La funcionaria anunció que el Ejecutivo acompañará a la Alcaldía de Popayán en el proceso de "restauración de este monumento" y llamó a la ciudadanía a realizar manifestaciones pacíficas "sin afectar el patrimonio cultural de la nación". Esto después de que el alcalde de Popayán, Juan Carlos López, indicara que la estatua volverá a ser instalada en el pedestal que ocupaba. 

Vásquez destacó que "los monumentos públicos son un museo abierto que le pertenece a toda la comunidad y son obras de arte a las que todos tenemos acceso gratuito. Hacen parte del patrimonio cultural de la Nación y por eso todos tenemos el deber de protegerlos y conservarlos".

La Alcaldía de Popayán indicó que la escultura había sido elaborada por el artista español Victorio Macho y ubicada en el lugar donde se encontraba en 1937, cuando se cumplieron 400 años de la fundación de esa ciudad.

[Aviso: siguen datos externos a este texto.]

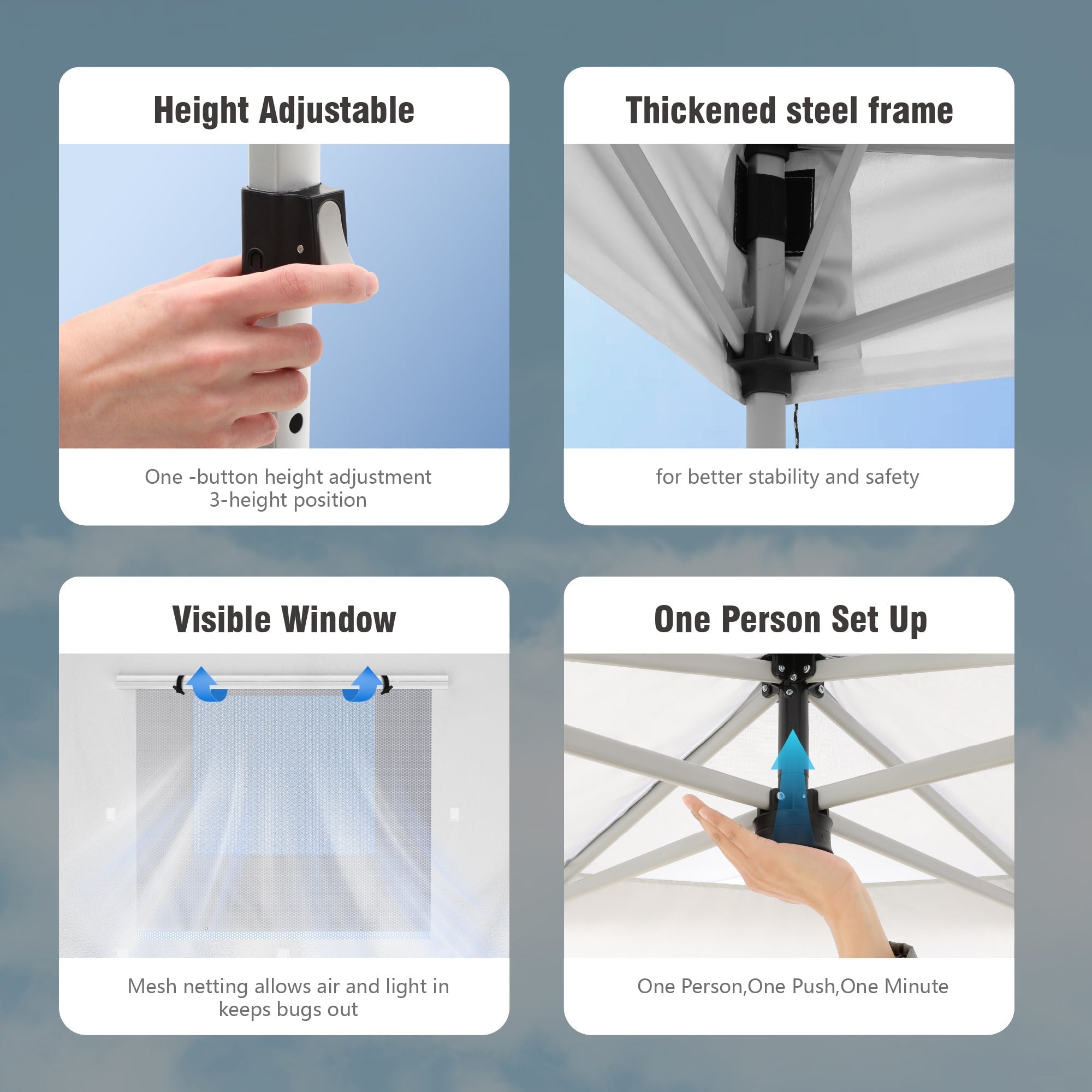 Height Adjustable

One -button height adjustment
3-height position

Thickened steel frame

for better stability and safety

Visible Window

Mesh netting allows air and light in
keeps bugs out

One Person Set Up

One Person,One Push,One Minute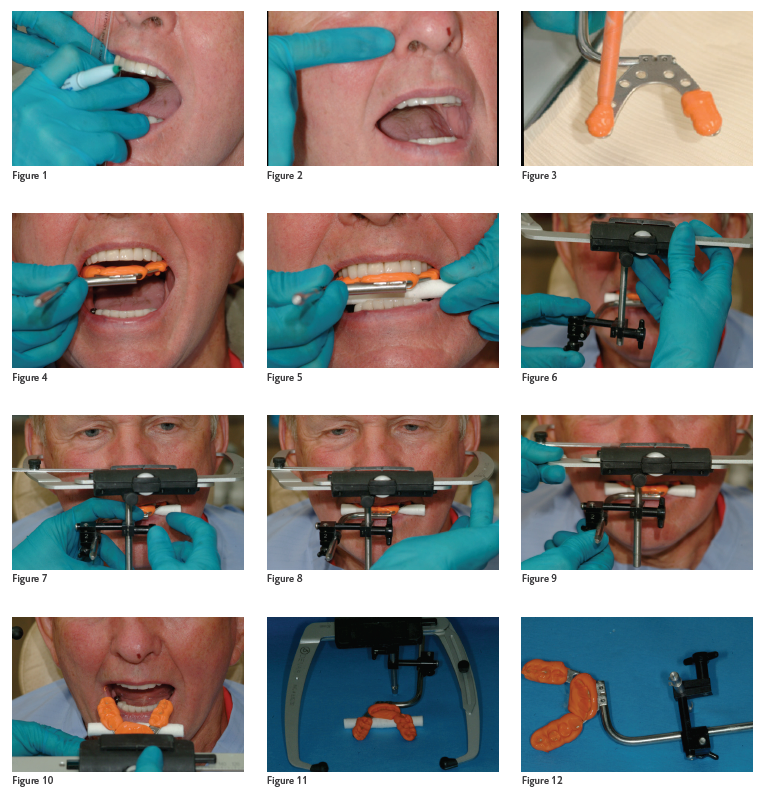 Figure 1

Figure 2

Figure 3

Figure 4

Figure 5

Figure 6

Figure 7

Figure 8

Figure 9

Figure 10

Figure 11

Figure 12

El derribo de la estatua causó reacciones masivas y encontradas en la ciudad y el país. De un lado, defensores de la acción de los indígenas aseguraron que es una reivindicación válida y necesaria, del otro, ciudadanos y autoridades condenaron los hechos.

El rechazo a símbolos coloniales, cada vez más frecuente en el mundo

Los hechos registrados en Popayán se asemejan, en menor medida, a los que vivió el mundo tras la muerte del afroamericano George Floyd en Estados Unidos, el pasado 25 de mayo, cuando cientos de ciudadanos atacaron los monumentos de líderes confederados en varias ciudades del país. Asimismo, varias estatuas de conquistadores fueron vandalizadas, entre ellas, dos de Cristóbal Colón. 

Este movimiento se extendió a Europa, donde, en Reino Unido se produjo el derribamiento de una estatua de Edward Colston, un conocido traficante de esclavos. La efigie estaba erigida en Bristol, su ciudad natal, y fue a parar al río en junio pasado.